OBJETIVOS:
[A] Indique si cada una de las siguientes afirmaciones concuerda con el texto sobre 'Ventana o pasillo': (i) la autora de la obra es Consuelo Triviño; (ii) la obra está narrada por una única voz; (iii) las maletas cargan únicamente recuerdos dolorosos. Responda sí o no a cada una y cite literalmente las palabras del texto que lo deciden.
[B] Transcriba del texto sobre 'Ventana o pasillo' el pasaje comprendido entre "Quien escribe 'Ventana" y "el nudo existencial.", ambos incluidos.
[C] Enumere todo lo que, según el texto sobre 'Ventana o pasillo', examinan ambas voces.

── FRAGMENTO DEL DOCUMENTO

La autora de 'Ventana o pasillo', Consuelo Triviño, nos propone un juego de dobles. En su monólogo confesional identificamos su biografía vital con sus memorias y sus ires y venires. La verdadera contienda literaria está en ese doble atrevido que rompe la comodidad del lector para advertir que, desde la primera página, comienza un texto deliciosamente provocador: “Miro la calle tras el balcón y el cristal me devuelve tu reflejo. Me cuesta reconocerte porque eres yo misma”. Y las dos voces se entregan a un duelo, se quitan la palabra con el derecho compartido de intervenir y ratificar, condenar y descalificar decisiones que torcieron el destino. “Eres una heroína problemática en busca de valores auténticos en un mundo degradado”.
Quien escribe 'Ventana o pasillo' se viste con doble “armadura de guerrera”. Así se desafían las dos voces narrativas del texto en un duelo de espejos de los seres que habitan en la autora, en la autora/personaje y en la narradora biografiada. Cada voz, con su lenguaje inclemente, contrasta, disiente, riñe o juzga su obsesión por abandonar el país con su “dolorosa belleza”, en busca del oficio de escritora. Ambas voces, a veces despiadadas o compasivas, inflexibles o indulgentes, examinan fantasías, miedos, felicidades o desgarros presentidos. Maletas van y vienen. Cargan dolorosos y también amables recuerdos desde la infancia, hasta que la vida adulta y el amor desatan el nudo existencial.

────
── INFORMACIÓN EXTRAÍDA

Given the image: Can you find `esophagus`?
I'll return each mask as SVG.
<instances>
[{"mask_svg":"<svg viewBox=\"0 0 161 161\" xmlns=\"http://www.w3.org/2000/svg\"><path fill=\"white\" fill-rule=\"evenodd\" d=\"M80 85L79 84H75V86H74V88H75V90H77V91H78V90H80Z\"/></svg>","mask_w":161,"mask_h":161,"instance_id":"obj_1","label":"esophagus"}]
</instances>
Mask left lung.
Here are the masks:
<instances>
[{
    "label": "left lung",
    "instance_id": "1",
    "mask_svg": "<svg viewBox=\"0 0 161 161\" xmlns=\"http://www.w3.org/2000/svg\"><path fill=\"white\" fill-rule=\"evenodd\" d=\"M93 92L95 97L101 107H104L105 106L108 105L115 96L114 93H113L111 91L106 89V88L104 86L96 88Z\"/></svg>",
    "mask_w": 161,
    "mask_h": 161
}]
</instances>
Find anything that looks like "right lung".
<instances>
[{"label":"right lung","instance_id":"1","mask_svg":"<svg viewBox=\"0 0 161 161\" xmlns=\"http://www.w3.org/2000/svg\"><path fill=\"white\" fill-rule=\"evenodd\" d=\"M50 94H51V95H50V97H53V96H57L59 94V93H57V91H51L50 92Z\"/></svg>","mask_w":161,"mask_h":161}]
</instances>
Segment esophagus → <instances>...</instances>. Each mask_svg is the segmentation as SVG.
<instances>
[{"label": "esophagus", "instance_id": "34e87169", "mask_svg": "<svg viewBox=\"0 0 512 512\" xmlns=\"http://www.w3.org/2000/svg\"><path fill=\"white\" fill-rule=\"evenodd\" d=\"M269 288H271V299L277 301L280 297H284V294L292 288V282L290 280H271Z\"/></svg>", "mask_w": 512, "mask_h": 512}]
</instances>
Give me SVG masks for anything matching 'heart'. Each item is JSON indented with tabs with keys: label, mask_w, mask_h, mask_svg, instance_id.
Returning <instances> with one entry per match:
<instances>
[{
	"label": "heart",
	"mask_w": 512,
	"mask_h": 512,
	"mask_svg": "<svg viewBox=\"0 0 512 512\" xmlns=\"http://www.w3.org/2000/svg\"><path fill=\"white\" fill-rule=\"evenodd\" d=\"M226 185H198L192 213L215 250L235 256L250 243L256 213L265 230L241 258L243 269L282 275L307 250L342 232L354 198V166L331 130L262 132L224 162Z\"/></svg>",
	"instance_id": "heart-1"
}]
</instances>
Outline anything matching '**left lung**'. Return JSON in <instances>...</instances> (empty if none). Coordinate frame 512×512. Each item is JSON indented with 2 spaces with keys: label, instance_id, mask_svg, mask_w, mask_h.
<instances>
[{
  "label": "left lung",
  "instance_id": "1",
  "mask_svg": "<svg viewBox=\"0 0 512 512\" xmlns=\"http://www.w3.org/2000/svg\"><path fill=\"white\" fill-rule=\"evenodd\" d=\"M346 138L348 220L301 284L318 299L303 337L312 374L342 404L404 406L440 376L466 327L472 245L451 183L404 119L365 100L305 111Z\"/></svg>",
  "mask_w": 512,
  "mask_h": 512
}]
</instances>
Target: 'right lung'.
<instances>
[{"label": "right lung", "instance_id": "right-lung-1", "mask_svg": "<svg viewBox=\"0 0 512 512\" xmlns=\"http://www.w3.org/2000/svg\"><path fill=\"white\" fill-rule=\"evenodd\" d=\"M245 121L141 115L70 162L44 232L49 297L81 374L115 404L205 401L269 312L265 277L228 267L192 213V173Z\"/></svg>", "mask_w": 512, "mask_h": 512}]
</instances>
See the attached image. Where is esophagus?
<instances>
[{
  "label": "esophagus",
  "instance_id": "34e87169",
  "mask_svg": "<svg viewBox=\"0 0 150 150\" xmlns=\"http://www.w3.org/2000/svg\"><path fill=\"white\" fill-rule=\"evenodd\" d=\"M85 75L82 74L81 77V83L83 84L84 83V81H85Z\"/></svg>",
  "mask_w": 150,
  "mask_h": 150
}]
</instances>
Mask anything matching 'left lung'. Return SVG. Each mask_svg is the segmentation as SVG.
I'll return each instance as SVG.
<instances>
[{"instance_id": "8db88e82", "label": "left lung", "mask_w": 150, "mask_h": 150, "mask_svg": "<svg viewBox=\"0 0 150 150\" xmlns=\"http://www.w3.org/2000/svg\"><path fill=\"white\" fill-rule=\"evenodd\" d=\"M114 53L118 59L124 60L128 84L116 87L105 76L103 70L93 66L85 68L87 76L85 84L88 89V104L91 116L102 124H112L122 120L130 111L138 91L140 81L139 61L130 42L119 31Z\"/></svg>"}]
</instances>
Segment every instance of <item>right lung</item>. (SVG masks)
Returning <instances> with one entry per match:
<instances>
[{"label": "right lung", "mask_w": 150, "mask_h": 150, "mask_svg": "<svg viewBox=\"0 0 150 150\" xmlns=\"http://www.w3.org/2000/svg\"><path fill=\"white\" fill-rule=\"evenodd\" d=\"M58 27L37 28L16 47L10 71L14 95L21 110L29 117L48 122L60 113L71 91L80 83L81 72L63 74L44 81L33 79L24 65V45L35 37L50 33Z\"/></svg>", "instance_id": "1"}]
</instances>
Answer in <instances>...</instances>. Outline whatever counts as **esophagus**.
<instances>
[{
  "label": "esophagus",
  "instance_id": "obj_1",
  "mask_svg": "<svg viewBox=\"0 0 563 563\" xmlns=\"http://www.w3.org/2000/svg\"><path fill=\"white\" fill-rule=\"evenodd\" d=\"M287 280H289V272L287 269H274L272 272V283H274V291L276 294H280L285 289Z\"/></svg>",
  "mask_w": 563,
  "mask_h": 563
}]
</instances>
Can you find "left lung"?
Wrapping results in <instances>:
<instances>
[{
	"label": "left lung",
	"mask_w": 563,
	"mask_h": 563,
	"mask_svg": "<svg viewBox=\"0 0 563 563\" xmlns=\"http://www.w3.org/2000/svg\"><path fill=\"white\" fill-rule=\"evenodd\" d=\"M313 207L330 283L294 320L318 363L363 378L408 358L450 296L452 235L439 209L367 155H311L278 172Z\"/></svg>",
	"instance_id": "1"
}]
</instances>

────

SOLUCIONES:
[A]
(i) Sí: "La autora de 'Ventana o pasillo', Consuelo Triviño".
(ii) No: "las dos voces se entregan a un duelo".
(iii) No: "Cargan dolorosos y también amables recuerdos desde la infancia".

[B]
Quien escribe 'Ventana o pasillo' se viste con doble “armadura de guerrera”. Así se desafían las dos voces narrativas del texto en un duelo de espejos de los seres que habitan en la autora, en la autora/personaje y en la narradora biografiada. Cada voz, con su lenguaje inclemente, contrasta, disiente, riñe o juzga su obsesión por abandonar el país con su “dolorosa belleza”, en busca del oficio de escritora. Ambas voces, a veces despiadadas o compasivas, inflexibles o indulgentes, examinan fantasías, miedos, felicidades o desgarros presentidos. Maletas van y vienen. Cargan dolorosos y también amables recuerdos desde la infancia, hasta que la vida adulta y el amor desatan el nudo existencial.

[C] fantasías, miedos, felicidades, desgarros presentidos